そして今作ではニューウェーヴ度がさらに進み、Depeche Mode(デペッシュモード)のようなシンセポップを展開。規則正しいリズムで無機質に響くキーボードの音に、暗闇で妖しく光るニューウェーヴ特有の孤独と耽美性。そこにはロック特有の激しさはなく、終始穏やかで陰鬱な世界観がある。

 

アルバムのテーマは自由意志と欲望。際限なき欲望のために自己破壊的になる可能性について述べている。
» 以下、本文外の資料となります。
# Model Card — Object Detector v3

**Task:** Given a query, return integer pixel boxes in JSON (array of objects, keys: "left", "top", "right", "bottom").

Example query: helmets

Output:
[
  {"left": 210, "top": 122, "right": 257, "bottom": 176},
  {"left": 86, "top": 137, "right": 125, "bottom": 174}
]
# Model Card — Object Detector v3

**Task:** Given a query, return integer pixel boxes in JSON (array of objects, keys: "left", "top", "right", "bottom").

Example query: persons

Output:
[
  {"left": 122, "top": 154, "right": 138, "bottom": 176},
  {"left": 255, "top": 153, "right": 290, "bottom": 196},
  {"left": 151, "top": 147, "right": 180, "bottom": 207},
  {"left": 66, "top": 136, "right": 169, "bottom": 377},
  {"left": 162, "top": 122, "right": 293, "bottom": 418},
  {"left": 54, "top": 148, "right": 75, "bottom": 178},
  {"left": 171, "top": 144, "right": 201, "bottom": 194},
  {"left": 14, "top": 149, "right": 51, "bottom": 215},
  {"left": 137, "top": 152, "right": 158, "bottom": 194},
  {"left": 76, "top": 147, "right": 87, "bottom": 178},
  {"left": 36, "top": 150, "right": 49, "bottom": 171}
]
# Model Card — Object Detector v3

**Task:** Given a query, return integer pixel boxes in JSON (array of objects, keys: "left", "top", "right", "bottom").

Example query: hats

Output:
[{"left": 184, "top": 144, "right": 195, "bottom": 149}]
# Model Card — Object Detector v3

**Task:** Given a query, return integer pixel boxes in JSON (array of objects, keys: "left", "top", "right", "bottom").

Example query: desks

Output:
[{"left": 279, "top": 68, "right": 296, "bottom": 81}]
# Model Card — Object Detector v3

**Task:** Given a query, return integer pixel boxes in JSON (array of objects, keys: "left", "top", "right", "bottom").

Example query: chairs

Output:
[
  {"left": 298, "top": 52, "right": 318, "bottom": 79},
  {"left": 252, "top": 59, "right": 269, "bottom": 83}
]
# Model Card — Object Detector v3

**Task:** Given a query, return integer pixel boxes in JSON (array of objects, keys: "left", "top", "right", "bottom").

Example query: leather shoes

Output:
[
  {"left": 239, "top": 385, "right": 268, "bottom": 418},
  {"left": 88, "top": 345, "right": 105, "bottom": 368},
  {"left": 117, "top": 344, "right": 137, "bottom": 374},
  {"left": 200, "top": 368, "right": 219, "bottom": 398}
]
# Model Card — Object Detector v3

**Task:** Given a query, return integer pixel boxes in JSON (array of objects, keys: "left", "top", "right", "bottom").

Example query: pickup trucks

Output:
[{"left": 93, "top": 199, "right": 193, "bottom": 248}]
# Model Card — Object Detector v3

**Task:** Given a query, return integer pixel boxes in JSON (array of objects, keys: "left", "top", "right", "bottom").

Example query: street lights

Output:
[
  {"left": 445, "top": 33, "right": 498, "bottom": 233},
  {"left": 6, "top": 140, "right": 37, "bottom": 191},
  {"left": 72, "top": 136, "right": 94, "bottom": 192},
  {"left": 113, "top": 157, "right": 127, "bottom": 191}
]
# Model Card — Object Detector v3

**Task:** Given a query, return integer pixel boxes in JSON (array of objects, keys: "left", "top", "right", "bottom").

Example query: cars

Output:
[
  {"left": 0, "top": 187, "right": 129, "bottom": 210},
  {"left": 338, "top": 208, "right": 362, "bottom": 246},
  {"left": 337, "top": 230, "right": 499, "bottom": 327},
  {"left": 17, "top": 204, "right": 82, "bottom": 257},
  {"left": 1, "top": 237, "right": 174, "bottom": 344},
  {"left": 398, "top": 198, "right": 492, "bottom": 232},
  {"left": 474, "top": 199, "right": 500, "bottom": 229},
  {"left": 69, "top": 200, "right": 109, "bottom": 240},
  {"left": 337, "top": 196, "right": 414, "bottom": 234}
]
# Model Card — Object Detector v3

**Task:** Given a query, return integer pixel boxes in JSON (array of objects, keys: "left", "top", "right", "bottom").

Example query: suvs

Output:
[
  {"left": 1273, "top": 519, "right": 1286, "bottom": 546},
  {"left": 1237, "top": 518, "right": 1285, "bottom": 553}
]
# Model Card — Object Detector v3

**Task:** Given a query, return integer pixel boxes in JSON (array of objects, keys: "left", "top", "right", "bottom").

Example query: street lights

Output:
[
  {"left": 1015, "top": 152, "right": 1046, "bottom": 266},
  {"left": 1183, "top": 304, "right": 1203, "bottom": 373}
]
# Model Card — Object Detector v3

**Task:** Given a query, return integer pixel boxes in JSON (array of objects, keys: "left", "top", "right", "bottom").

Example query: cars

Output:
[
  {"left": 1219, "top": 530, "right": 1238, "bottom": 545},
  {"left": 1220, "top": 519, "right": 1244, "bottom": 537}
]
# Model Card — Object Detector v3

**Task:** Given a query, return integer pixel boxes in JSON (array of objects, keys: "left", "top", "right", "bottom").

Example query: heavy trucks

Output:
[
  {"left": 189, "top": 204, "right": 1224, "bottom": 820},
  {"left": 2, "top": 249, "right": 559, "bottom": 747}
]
具体的に説明するなら、ドラッグやアルコールで身を滅ぼした人について歌っている。

 

同じ作品を作らないという強い意志や、自己制御的なストイックさという強い信念は、このバンドの最大の魅力だろう。だが物事をシリアスに捉えすぎて、バンドが袋小路に追い込まれ迷走悩んでいるようにも思えた。個人的には初期のころの荒々しさのほうが好きだったが、技術的な部分の人間性の成長を確実に感じさせる作品でもある。それがこの作品のよさだろう。